Action item »
Your answer must be an exact copy of the data below, minus any pictures.

Given entries »
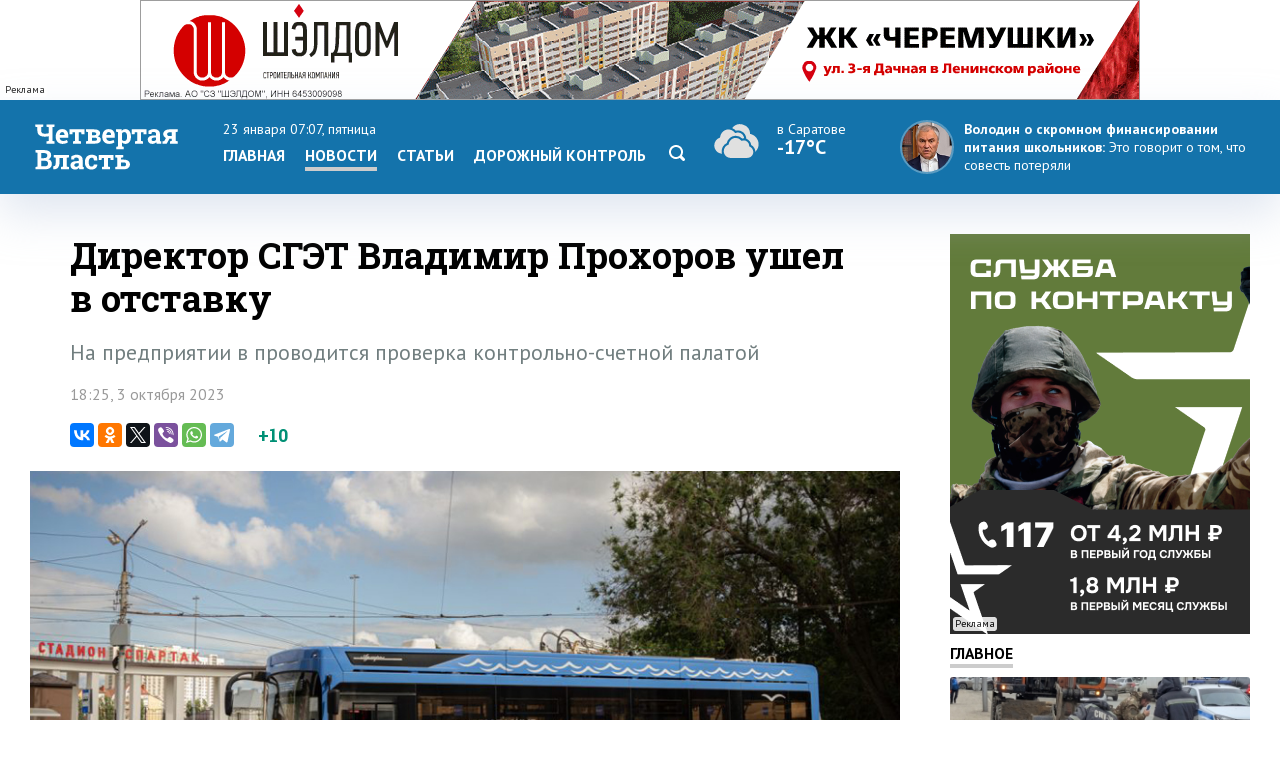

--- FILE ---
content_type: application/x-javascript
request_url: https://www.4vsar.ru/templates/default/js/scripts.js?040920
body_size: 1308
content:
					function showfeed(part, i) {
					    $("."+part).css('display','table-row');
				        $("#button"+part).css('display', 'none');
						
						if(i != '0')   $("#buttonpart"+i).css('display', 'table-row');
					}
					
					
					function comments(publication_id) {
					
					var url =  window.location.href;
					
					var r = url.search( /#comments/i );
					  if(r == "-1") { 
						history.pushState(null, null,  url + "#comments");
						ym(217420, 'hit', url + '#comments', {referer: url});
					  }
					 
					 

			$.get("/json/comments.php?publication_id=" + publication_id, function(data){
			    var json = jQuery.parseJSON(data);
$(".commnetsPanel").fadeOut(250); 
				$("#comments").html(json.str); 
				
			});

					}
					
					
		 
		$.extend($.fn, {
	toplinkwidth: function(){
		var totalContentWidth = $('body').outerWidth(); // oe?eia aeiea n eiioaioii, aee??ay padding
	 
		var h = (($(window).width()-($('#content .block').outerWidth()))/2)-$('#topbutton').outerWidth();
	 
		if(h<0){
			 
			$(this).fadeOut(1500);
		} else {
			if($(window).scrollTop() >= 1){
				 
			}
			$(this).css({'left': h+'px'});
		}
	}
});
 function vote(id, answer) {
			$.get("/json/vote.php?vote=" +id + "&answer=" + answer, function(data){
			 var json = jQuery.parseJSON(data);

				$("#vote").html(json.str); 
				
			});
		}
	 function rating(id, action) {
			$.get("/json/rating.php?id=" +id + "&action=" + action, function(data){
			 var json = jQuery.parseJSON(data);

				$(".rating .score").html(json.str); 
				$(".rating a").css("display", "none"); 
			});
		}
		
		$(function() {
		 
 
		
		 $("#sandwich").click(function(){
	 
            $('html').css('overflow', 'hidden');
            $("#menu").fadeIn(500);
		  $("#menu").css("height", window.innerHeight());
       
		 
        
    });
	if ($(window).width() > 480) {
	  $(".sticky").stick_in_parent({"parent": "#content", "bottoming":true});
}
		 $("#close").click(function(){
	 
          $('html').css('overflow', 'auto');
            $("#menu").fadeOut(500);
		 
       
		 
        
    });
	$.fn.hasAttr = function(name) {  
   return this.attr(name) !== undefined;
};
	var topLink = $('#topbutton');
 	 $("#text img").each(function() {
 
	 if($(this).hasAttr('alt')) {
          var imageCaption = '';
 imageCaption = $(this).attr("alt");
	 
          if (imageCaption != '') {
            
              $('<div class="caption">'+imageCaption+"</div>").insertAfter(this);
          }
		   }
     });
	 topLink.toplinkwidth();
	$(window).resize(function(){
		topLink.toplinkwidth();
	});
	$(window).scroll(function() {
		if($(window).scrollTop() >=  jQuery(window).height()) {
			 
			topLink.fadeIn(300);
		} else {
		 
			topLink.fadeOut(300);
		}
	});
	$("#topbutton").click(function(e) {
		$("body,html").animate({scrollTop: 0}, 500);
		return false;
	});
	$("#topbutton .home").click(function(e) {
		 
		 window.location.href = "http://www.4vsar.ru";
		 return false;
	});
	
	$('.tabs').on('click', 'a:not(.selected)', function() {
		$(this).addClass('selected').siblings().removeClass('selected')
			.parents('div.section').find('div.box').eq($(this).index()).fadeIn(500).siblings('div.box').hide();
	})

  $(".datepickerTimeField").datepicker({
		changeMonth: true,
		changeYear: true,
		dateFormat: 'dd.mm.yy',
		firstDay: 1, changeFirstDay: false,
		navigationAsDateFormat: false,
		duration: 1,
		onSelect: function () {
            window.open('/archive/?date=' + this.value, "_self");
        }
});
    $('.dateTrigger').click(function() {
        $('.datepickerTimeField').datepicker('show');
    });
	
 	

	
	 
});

Exercise solution »
--- FILE ---
content_type: application/x-javascript
request_url: https://www.4vsar.ru/templates/default/js/scripts.js?040920
body_size: 1308
content:
					function showfeed(part, i) {
					    $("."+part).css('display','table-row');
				        $("#button"+part).css('display', 'none');
						
						if(i != '0')   $("#buttonpart"+i).css('display', 'table-row');
					}
					
					
					function comments(publication_id) {
					
					var url =  window.location.href;
					
					var r = url.search( /#comments/i );
					  if(r == "-1") { 
						history.pushState(null, null,  url + "#comments");
						ym(217420, 'hit', url + '#comments', {referer: url});
					  }
					 
					 

			$.get("/json/comments.php?publication_id=" + publication_id, function(data){
			    var json = jQuery.parseJSON(data);
$(".commnetsPanel").fadeOut(250); 
				$("#comments").html(json.str); 
				
			});

					}
					
					
		 
		$.extend($.fn, {
	toplinkwidth: function(){
		var totalContentWidth = $('body').outerWidth(); // oe?eia aeiea n eiioaioii, aee??ay padding
	 
		var h = (($(window).width()-($('#content .block').outerWidth()))/2)-$('#topbutton').outerWidth();
	 
		if(h<0){
			 
			$(this).fadeOut(1500);
		} else {
			if($(window).scrollTop() >= 1){
				 
			}
			$(this).css({'left': h+'px'});
		}
	}
});
 function vote(id, answer) {
			$.get("/json/vote.php?vote=" +id + "&answer=" + answer, function(data){
			 var json = jQuery.parseJSON(data);

				$("#vote").html(json.str); 
				
			});
		}
	 function rating(id, action) {
			$.get("/json/rating.php?id=" +id + "&action=" + action, function(data){
			 var json = jQuery.parseJSON(data);

				$(".rating .score").html(json.str); 
				$(".rating a").css("display", "none"); 
			});
		}
		
		$(function() {
		 
 
		
		 $("#sandwich").click(function(){
	 
            $('html').css('overflow', 'hidden');
            $("#menu").fadeIn(500);
		  $("#menu").css("height", window.innerHeight());
       
		 
        
    });
	if ($(window).width() > 480) {
	  $(".sticky").stick_in_parent({"parent": "#content", "bottoming":true});
}
		 $("#close").click(function(){
	 
          $('html').css('overflow', 'auto');
            $("#menu").fadeOut(500);
		 
       
		 
        
    });
	$.fn.hasAttr = function(name) {  
   return this.attr(name) !== undefined;
};
	var topLink = $('#topbutton');
 	 $("#text img").each(function() {
 
	 if($(this).hasAttr('alt')) {
          var imageCaption = '';
 imageCaption = $(this).attr("alt");
	 
          if (imageCaption != '') {
            
              $('<div class="caption">'+imageCaption+"</div>").insertAfter(this);
          }
		   }
     });
	 topLink.toplinkwidth();
	$(window).resize(function(){
		topLink.toplinkwidth();
	});
	$(window).scroll(function() {
		if($(window).scrollTop() >=  jQuery(window).height()) {
			 
			topLink.fadeIn(300);
		} else {
		 
			topLink.fadeOut(300);
		}
	});
	$("#topbutton").click(function(e) {
		$("body,html").animate({scrollTop: 0}, 500);
		return false;
	});
	$("#topbutton .home").click(function(e) {
		 
		 window.location.href = "http://www.4vsar.ru";
		 return false;
	});
	
	$('.tabs').on('click', 'a:not(.selected)', function() {
		$(this).addClass('selected').siblings().removeClass('selected')
			.parents('div.section').find('div.box').eq($(this).index()).fadeIn(500).siblings('div.box').hide();
	})

  $(".datepickerTimeField").datepicker({
		changeMonth: true,
		changeYear: true,
		dateFormat: 'dd.mm.yy',
		firstDay: 1, changeFirstDay: false,
		navigationAsDateFormat: false,
		duration: 1,
		onSelect: function () {
            window.open('/archive/?date=' + this.value, "_self");
        }
});
    $('.dateTrigger').click(function() {
        $('.datepickerTimeField').datepicker('show');
    });
	
 	

	
	 
});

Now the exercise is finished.